Art has a long history of bearing witness to and/or documenting the human condition. With the advent of photography, photographs serve as evidentiary witness and historical record of global events. Now, with the wide dissemination of the digital camera phone; miniature digital cameras; news media use of satellite phones; fax and the internet; images are “instantaneously” available and beamed around the world.

In 1985, my wife, artist Judy Chicago, and I embarked on an eight year exploration into the subject of the Holocaust. Our journey took us to many Holocaust museums and archives around the world. We spent 2 ½ months traveling through the “landscape of the Holocaust”, visiting concentration camps, massacre sites, death camps, abandoned Jewish ghettos and cemeteries, as well as archives and museums. Both Judy and I came from non-religious families and had very little exposure to the Holocaust. My most vivid memories were from TV programs aired during the late 1950’s that chronicled the events of WWII, and especially the very striking photographs Margaret Bourke-White took in the liberated camps, which I became familiar with in my exploration into the history of photography.

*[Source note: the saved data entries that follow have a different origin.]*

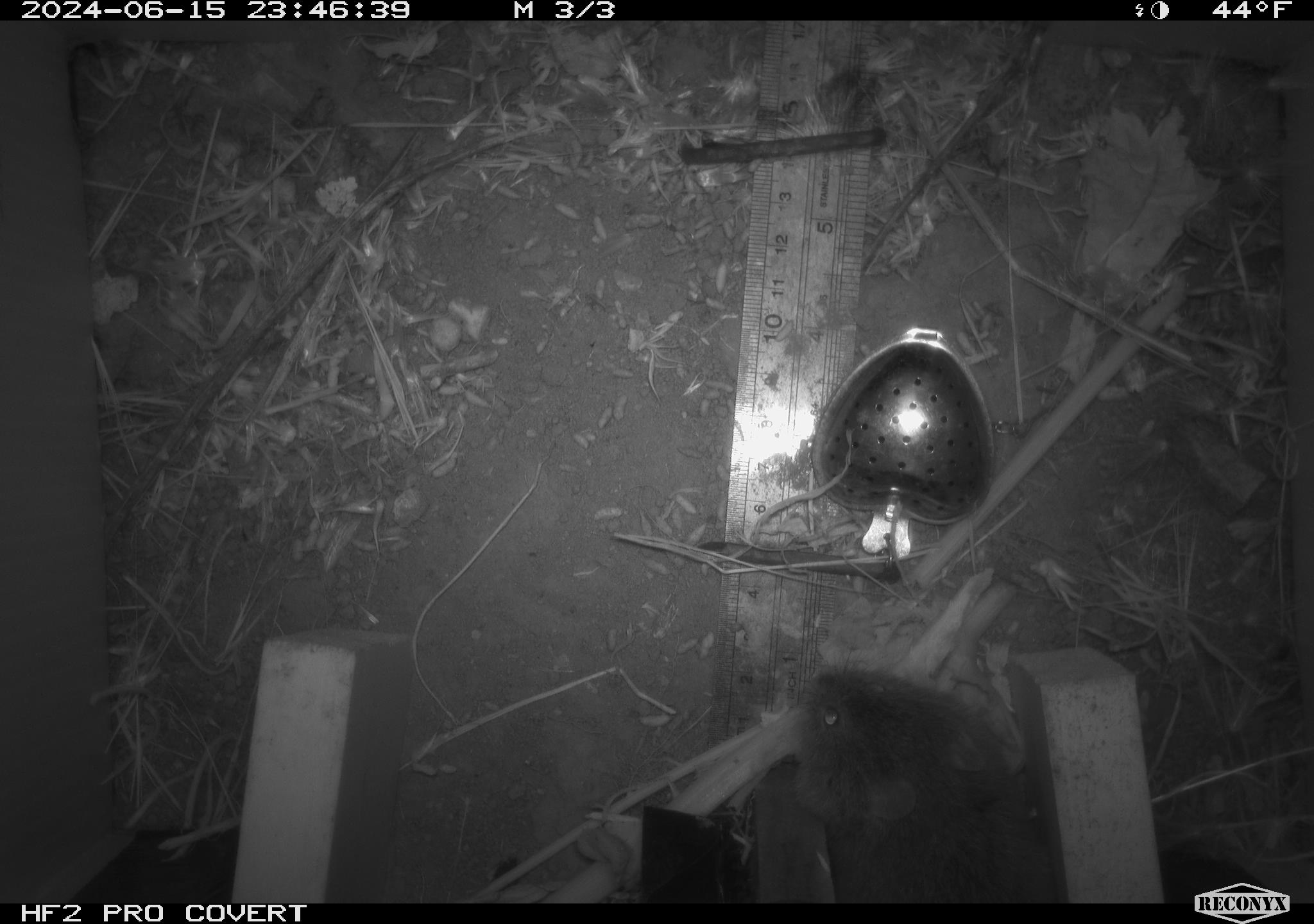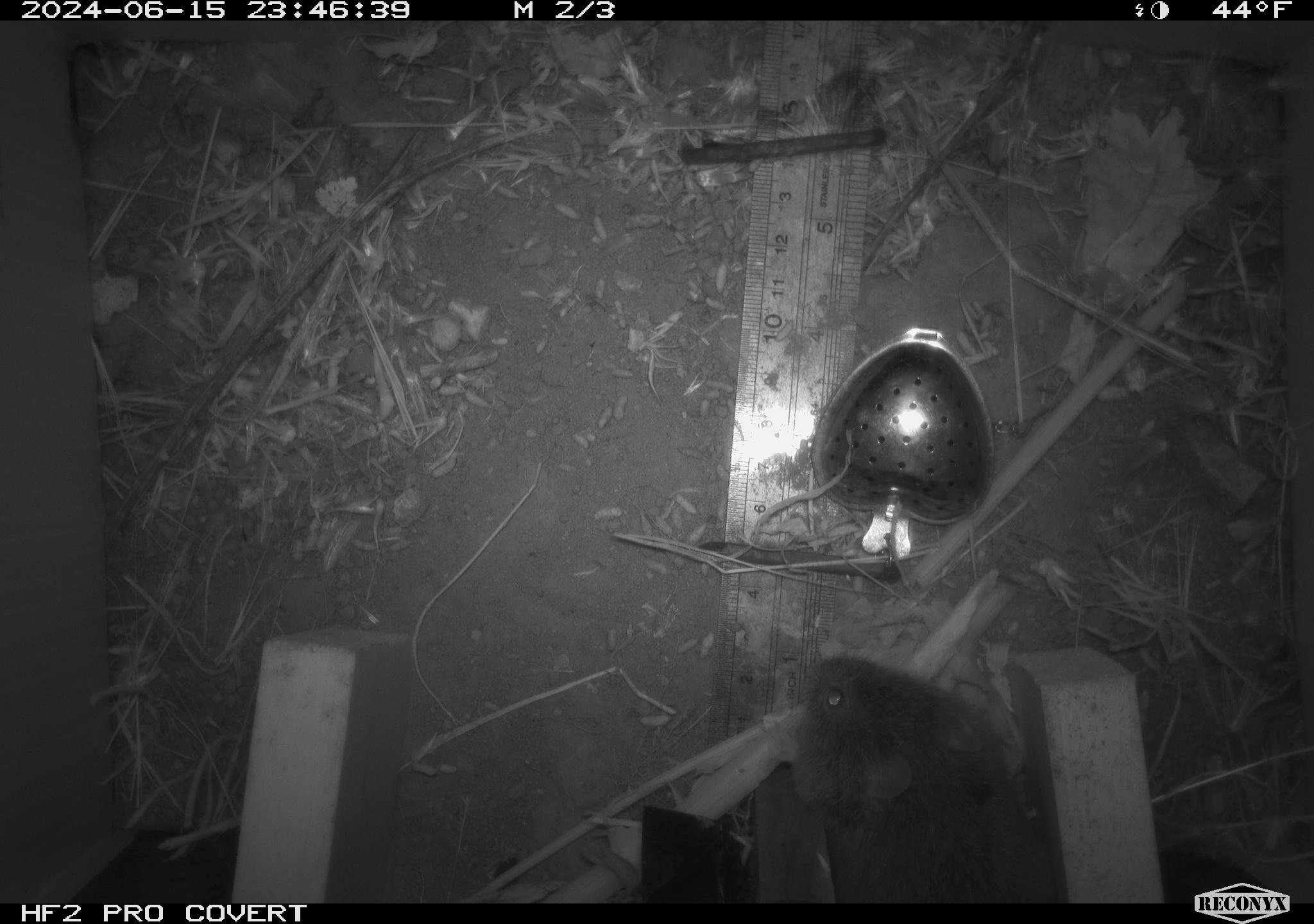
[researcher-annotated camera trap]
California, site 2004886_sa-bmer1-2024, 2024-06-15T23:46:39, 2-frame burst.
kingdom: Animalia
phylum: Chordata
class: Mammalia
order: Rodentia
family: Cricetidae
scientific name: Cricetidae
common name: hamsters, voles, lemmings, and allies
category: cricetidae family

Our journey culminated in a large traveling exhibition, the Holocaust Project: From Darkness Into Light, which explores the subject mater of the Holocaust in depth and asks many questions. These seventeen photographs are a series of images selected from the hundreds of photographs I made during our travels and exploration, which constitutes a narrative of the destruction of Eastern European Jewish life. Included are several historic images which were chosen because they were images that kept showing up at various archives we visited. I wanted to tie my series of images to the historic record of an unimaginable tragedy – or was it? Sadly, echoes of the genocidal policies of the Holocaust are still with us today. It is very important to remember, recognize and support the long history of artists who have brought these types of images to the public, thereby demonstrating that such events are not an aberration of a single culture, people or time.